Tulum's tourism trust will relaunch the destination's wellness tourism offering at international fairs in Paris and Tokyo this September, betting on yoga, temazcal, and health-focused hotels to recover a global reputation it built years ago. The announcement frames an old strength as the answer to a present problem.
The plan was outlined by Edgar Palacios, coordinator of fairs and events at the Fideicomiso de Promoción Turística y Desarrollo Económico de Tulum. According to Palacios, the strategy is meant to position Tulum once again as a worldwide reference for health and relaxation travel, using infrastructure and services the destination already has rather than building something new. "We need to go back to promoting Tulum as a wellness destination, a health destination," he said.
A September debut at fairs in Paris and Tokyo
The relaunch is scheduled to be presented during September at international tourism fairs in the French and Japanese capitals, two markets where long-haul travelers with high spending power plan trips well in advance. Palacios said the effort forms part of the destination's broader international promotion strategy, aimed at travelers who organize vacations around health, rest, and contact with nature.
The timing matters. Tulum has spent much of the past year working to reverse softer hotel occupancy and a bruised public image, and operators have leaned on coordinated promotion campaigns to bring visitors back. Repositioning around wellness is a way to compete on something other than price, and to reach a traveler who books for an experience rather than a discount.
Yoga in roughly nine of ten Tulum hotels
Palacios said that around 90 percent of hotels in the municipality offer yoga as part of their value proposition, alongside temazcales, vegetarian menus, traditional cuisine, and other experiences built around physical, mental, and spiritual wellbeing. That figure is the practical core of the argument. The destination is not promising to create a wellness scene. It is promising to sell one that already saturates its lodging.
Yoga in Tulum ranges from sunrise sessions on the sand to multi-day retreats and teacher trainings that draw practitioners from North America and Europe. For many properties, a daily class is now a baseline amenity rather than a premium add-on, which is part of why the trust treats it as a competitive advantage rather than a niche.
The temazcal and what happens inside it
Of the elements named in the relaunch, the temazcal carries the deepest history. A temazcal is a low, domed sweat lodge with roots in Mesoamerican cultures, including the Maya communities of the Yucatán Peninsula. Volcanic or river stones are heated in a fire, then carried into the enclosed chamber, where water and herbs are poured over them to fill the space with steam.

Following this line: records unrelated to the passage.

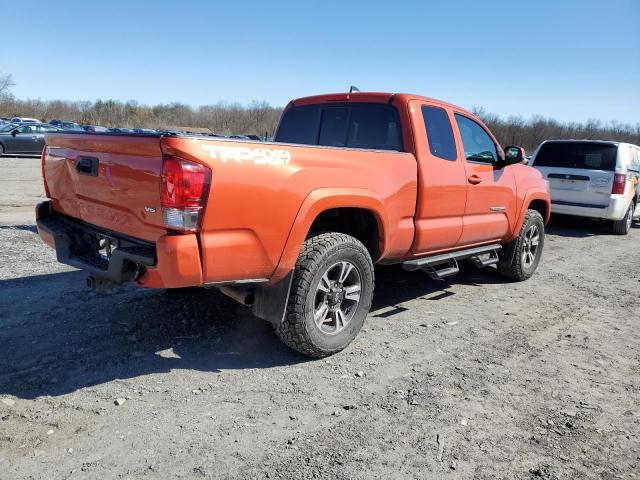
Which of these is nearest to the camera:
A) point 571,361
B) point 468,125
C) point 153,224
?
point 153,224

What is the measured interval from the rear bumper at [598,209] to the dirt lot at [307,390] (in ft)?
18.4

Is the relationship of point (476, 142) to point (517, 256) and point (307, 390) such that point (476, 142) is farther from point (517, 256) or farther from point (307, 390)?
point (307, 390)

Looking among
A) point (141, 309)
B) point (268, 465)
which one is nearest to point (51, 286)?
point (141, 309)

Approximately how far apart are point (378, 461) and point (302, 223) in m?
1.58

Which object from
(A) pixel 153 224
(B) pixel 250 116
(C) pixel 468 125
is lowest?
(A) pixel 153 224

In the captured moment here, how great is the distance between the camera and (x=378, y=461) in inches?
105

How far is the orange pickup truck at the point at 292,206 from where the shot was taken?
3.03 metres

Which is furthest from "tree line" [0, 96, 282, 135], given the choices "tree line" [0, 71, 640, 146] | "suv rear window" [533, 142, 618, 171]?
"suv rear window" [533, 142, 618, 171]

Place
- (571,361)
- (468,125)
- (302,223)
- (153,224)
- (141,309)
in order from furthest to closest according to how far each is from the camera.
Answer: (468,125) → (141,309) → (571,361) → (302,223) → (153,224)

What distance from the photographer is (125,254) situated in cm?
321

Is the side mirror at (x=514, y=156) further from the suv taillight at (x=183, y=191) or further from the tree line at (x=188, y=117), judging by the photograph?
the tree line at (x=188, y=117)

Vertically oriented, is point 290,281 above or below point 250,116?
below

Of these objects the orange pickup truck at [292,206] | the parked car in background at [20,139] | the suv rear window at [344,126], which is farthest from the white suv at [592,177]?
the parked car in background at [20,139]

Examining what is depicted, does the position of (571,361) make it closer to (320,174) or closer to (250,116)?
(320,174)
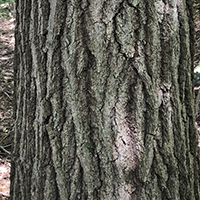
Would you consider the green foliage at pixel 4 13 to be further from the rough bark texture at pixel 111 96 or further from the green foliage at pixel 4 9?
the rough bark texture at pixel 111 96

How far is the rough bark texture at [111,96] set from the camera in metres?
1.10

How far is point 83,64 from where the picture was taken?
1.13 metres

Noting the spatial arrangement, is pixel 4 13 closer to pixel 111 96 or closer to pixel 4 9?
pixel 4 9

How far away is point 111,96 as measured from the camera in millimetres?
1121

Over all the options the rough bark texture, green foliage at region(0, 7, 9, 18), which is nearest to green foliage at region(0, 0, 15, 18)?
green foliage at region(0, 7, 9, 18)

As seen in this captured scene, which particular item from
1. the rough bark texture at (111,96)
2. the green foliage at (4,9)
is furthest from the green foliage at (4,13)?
the rough bark texture at (111,96)

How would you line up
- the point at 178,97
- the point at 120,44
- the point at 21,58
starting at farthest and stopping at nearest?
the point at 21,58 < the point at 178,97 < the point at 120,44

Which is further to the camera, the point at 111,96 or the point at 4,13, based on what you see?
the point at 4,13

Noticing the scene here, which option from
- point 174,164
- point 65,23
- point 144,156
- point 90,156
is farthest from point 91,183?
point 65,23

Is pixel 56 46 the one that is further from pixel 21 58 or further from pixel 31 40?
pixel 21 58

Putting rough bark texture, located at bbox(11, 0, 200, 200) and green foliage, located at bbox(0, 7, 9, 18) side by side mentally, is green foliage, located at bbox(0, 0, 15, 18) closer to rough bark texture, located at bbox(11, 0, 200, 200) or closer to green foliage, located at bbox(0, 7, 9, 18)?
green foliage, located at bbox(0, 7, 9, 18)

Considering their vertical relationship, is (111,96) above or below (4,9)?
below

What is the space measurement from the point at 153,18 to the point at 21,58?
763 millimetres

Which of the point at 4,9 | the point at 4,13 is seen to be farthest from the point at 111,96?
the point at 4,9
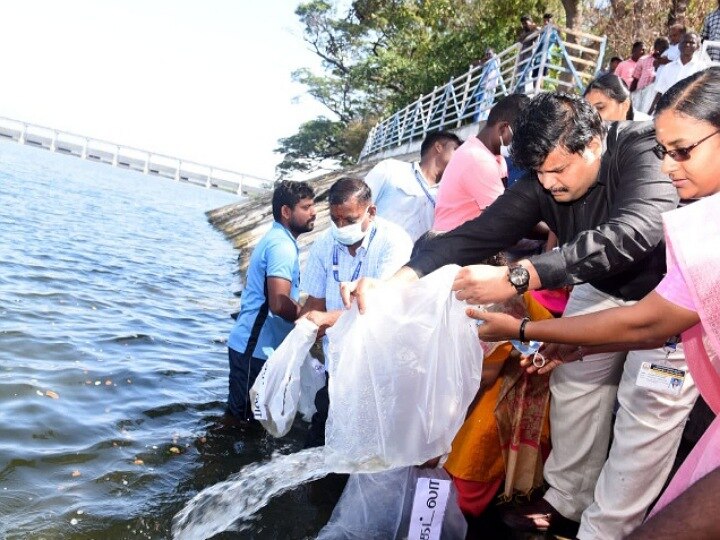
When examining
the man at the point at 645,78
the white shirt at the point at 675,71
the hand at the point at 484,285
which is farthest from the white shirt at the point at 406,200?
the man at the point at 645,78

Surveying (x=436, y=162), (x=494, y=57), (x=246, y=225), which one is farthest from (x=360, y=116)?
(x=436, y=162)

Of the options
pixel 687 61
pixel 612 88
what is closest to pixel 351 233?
pixel 612 88

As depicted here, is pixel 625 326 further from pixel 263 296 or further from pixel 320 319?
pixel 263 296

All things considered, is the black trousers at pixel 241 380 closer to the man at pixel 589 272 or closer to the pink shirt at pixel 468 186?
the pink shirt at pixel 468 186

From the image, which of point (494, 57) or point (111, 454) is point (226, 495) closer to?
point (111, 454)

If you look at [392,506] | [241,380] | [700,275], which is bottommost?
[392,506]

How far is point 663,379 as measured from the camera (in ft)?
9.49

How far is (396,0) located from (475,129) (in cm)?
1439

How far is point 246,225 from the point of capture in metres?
22.4

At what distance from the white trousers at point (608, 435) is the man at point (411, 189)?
1.92 metres

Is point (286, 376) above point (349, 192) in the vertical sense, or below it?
below

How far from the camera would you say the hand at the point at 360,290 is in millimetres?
2973

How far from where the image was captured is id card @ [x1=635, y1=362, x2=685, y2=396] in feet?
9.44

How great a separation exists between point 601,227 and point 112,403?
167 inches
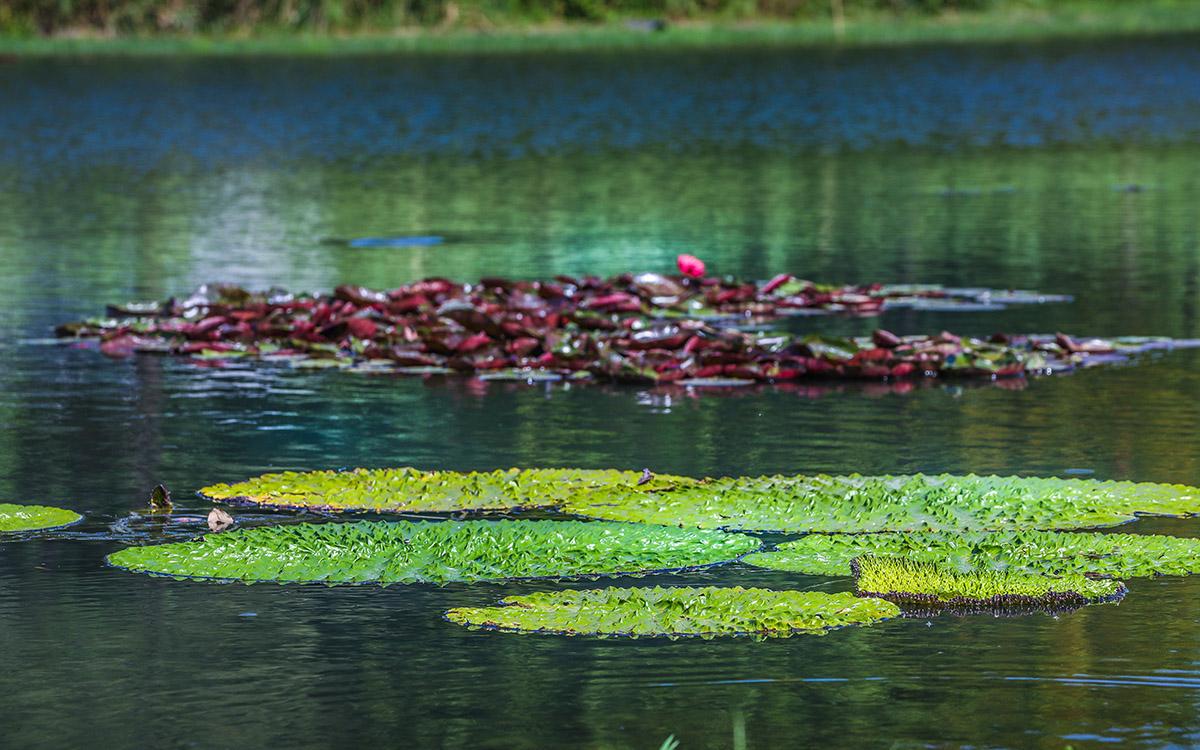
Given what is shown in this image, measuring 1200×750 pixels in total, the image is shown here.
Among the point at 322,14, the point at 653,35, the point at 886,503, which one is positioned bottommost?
the point at 886,503

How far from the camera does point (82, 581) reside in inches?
295

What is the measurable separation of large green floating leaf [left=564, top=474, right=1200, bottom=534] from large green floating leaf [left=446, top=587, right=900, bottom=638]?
1.08m

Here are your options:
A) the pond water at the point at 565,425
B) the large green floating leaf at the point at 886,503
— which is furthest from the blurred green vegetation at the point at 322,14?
the large green floating leaf at the point at 886,503

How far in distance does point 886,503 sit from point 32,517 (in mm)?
3066

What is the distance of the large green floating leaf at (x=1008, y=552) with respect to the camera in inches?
288

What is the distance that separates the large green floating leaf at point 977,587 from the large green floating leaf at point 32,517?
3.00 meters

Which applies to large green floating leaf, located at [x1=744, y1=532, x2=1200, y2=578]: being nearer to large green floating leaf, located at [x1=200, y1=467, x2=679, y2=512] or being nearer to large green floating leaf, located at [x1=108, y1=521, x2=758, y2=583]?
large green floating leaf, located at [x1=108, y1=521, x2=758, y2=583]

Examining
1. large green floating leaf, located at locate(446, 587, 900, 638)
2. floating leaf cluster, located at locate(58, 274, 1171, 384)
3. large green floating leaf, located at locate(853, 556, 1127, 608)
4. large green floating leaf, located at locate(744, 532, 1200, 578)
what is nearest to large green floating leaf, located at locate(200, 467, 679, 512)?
large green floating leaf, located at locate(744, 532, 1200, 578)

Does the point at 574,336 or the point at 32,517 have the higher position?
the point at 574,336

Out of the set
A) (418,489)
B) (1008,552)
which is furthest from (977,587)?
(418,489)

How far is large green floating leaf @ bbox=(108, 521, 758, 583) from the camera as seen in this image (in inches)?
296

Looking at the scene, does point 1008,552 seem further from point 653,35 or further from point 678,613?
point 653,35

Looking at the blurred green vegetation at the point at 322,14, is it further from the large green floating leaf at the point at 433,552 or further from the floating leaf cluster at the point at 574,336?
the large green floating leaf at the point at 433,552

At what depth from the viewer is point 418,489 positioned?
8820 mm
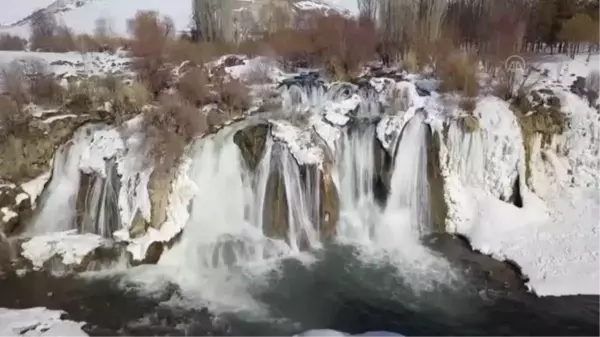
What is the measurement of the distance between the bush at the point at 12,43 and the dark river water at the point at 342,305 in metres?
18.9

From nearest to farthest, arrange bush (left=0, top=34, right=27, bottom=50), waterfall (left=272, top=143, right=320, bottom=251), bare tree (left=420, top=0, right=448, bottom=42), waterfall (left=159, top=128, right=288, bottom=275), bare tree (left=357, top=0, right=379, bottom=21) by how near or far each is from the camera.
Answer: waterfall (left=159, top=128, right=288, bottom=275), waterfall (left=272, top=143, right=320, bottom=251), bare tree (left=420, top=0, right=448, bottom=42), bush (left=0, top=34, right=27, bottom=50), bare tree (left=357, top=0, right=379, bottom=21)

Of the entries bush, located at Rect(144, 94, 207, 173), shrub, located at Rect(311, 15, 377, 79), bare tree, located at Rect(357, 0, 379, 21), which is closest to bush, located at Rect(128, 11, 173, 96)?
bush, located at Rect(144, 94, 207, 173)

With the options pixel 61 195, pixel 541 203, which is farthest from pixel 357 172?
pixel 61 195

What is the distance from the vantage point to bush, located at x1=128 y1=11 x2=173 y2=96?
61.8 ft

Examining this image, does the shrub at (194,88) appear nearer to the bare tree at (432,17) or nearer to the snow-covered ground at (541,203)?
the snow-covered ground at (541,203)

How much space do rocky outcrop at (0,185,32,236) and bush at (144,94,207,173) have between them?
3518 mm

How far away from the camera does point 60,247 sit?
12312 millimetres

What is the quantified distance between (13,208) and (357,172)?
907 cm

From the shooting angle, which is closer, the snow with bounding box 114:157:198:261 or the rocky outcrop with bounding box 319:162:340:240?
the snow with bounding box 114:157:198:261

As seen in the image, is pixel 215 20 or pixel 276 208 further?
pixel 215 20

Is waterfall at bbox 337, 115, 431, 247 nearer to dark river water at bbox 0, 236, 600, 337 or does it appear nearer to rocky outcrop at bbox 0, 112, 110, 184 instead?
dark river water at bbox 0, 236, 600, 337

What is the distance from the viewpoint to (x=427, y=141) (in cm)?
1459

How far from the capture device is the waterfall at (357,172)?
14.5 meters

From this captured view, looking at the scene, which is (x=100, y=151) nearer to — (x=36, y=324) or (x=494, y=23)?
(x=36, y=324)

The practice is traditionally a ritual of purification and renewal, not simply a spa treatment. A guide, sometimes a Maya healer, leads participants through cycles of heat, chant, and intention, and many ceremonies open with an offering to the fire. In Tulum the temazcal has become a fixture of the wellness circuit, which is exactly why authenticity has become a concern. Sessions run by families, cooperatives, and trained guides sit alongside diluted versions designed for quick photos, and the gap between the two shapes how visitors experience the ritual.
Why wellness tourism draws higher-spending travelers
Wellness tourism refers to travel organized primarily around maintaining or improving personal wellbeing, through movement, nutrition, rest, traditional practices, and natural settings. It is one of the fastest-growing segments in global travel, and Mexico has been among its leading markets. Figures cited by the Global Wellness Institute have placed Mexico as the top wellness travel destination in Latin America and among the highest worldwide, with international wellness travelers spending substantially more on average than conventional tourists.
That spending gap is the commercial logic behind the relaunch. A traveler who comes for a yoga retreat or a structured wellness stay tends to book longer, pay more, and return, which makes the segment attractive to a destination trying to lift occupancy without competing on the lowest rate. Tulum's mix of beach, jungle, cenotes, and a long association with conscious travel gives it raw material that few competitors can match.
The position Tulum wants to win back
For a stretch of the last decade Tulum was treated, in tourism marketing and travel press alike, as something close to a global capital of yoga and conscious travel. That status was never formalized, but it shaped who came and what they expected. The relaunch is an admission that the reputation has slipped, and a wager that the underlying assets are strong enough to recover it.
The harder questions sit beneath the promotion. Rapid growth, environmental pressure on the coast and cenotes, and a commercial scene that can blur the line between sacred practice and marketing have all complicated Tulum's wellness identity. Selling the destination as a place for health and rest works only if the experience on the ground matches the pitch made on a fair floor in Paris or Tokyo.
For now, the concrete details are limited to the September presentation and the two host cities. The trust has not publicly disclosed a budget for the wellness relaunch, the specific fairs involved, or how success will be measured. Those specifics will determine whether the campaign moves bookings or simply restates an identity Tulum already claims.